(Extracted records)
↓

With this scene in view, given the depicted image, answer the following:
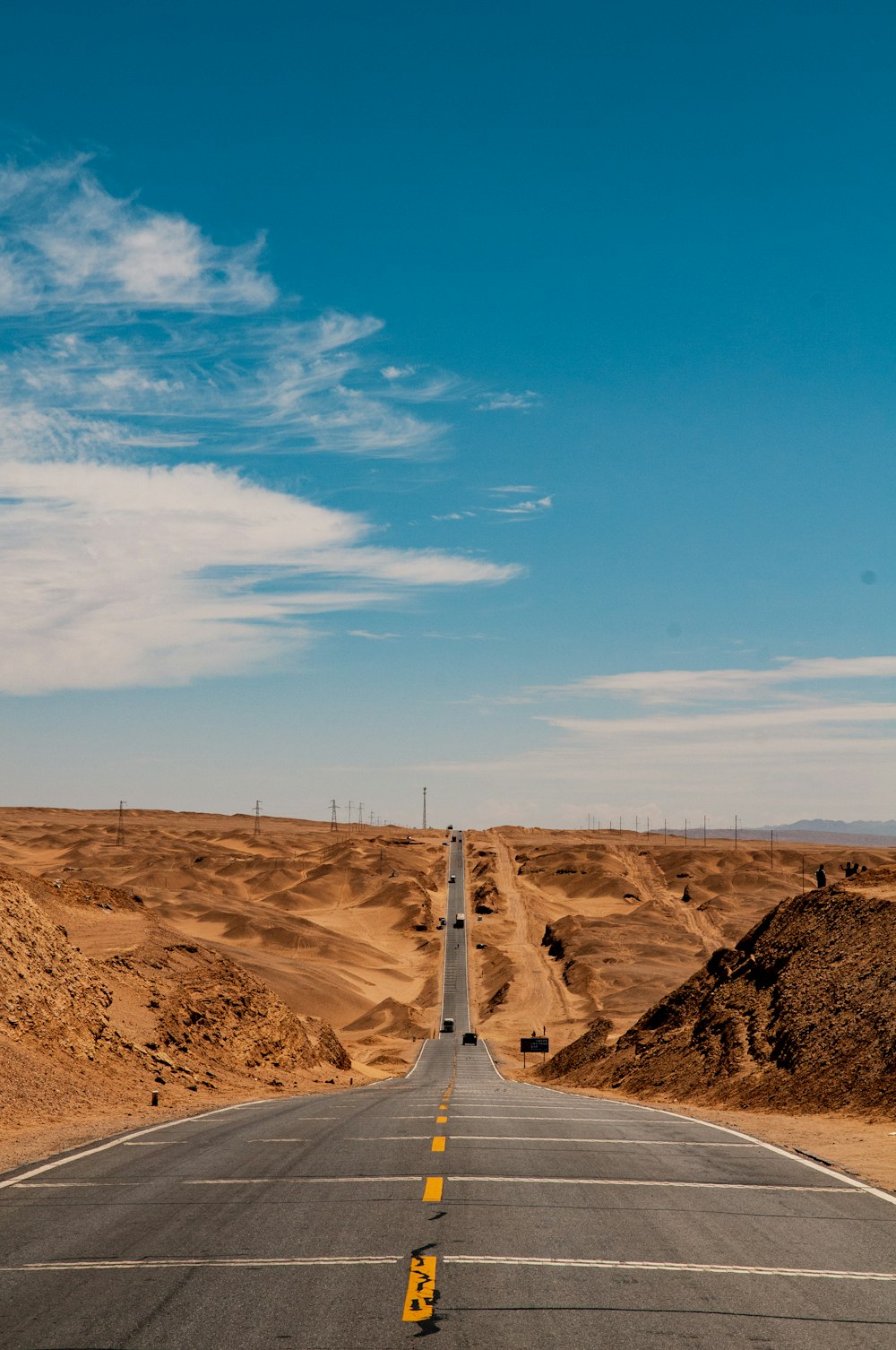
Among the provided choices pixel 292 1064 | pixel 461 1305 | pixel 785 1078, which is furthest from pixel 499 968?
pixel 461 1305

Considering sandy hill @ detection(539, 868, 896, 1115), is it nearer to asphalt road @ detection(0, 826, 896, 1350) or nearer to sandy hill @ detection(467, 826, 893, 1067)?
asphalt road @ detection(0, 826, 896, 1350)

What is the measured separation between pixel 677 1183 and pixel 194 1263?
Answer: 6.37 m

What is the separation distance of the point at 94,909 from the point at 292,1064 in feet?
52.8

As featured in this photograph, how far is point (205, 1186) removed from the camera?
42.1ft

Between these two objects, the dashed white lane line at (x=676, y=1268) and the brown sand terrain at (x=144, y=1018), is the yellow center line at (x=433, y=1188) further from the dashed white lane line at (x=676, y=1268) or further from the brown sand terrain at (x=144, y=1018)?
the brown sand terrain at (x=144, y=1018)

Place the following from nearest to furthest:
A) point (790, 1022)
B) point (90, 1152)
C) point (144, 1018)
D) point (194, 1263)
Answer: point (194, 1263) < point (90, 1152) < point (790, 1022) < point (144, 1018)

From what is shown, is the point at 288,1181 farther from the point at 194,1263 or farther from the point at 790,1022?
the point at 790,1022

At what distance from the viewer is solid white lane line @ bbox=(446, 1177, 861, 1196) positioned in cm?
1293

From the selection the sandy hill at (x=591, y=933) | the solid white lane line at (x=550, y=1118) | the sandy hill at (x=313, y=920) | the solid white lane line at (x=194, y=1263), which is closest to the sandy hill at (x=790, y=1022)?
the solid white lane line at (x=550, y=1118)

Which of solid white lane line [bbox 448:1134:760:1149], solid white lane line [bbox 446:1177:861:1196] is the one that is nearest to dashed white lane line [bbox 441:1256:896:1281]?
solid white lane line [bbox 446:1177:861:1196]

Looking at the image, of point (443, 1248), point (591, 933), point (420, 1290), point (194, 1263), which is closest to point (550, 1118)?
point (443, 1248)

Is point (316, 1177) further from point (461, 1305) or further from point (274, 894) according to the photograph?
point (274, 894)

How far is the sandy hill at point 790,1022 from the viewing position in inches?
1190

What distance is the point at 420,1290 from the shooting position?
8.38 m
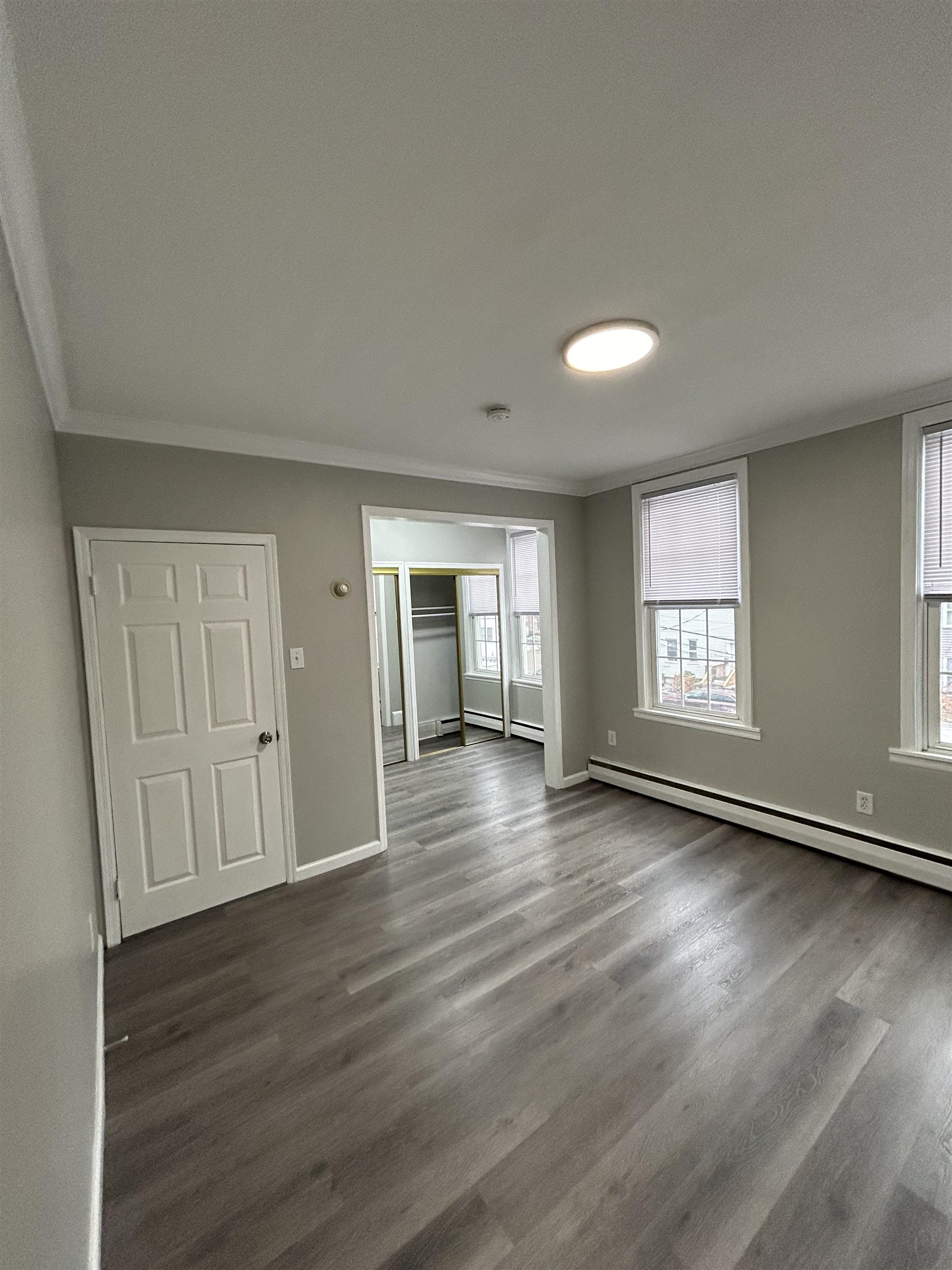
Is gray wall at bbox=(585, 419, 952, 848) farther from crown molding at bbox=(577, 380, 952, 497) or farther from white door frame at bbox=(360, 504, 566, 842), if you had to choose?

↑

Your goal:
Update the entries from the one containing "Is point (316, 1177)" down to the end of the entries by replacing "sandy hill" with "sand dune" and leaving everything else unchanged. Return only those entries, with the pictures left out.

Solution for this problem:
Is point (316, 1177) further from point (461, 1305) or further from point (274, 894) according to the photograph?
point (274, 894)

How far is the sand dune at point 790,1022 from the viewing position in inches?
1190

What distance is the point at 420,1290 from the shooting position?
8.38 m
Is gray wall at bbox=(585, 419, 952, 848) farther from crown molding at bbox=(577, 380, 952, 497) or farther from white door frame at bbox=(360, 504, 566, 842), if you had to choose?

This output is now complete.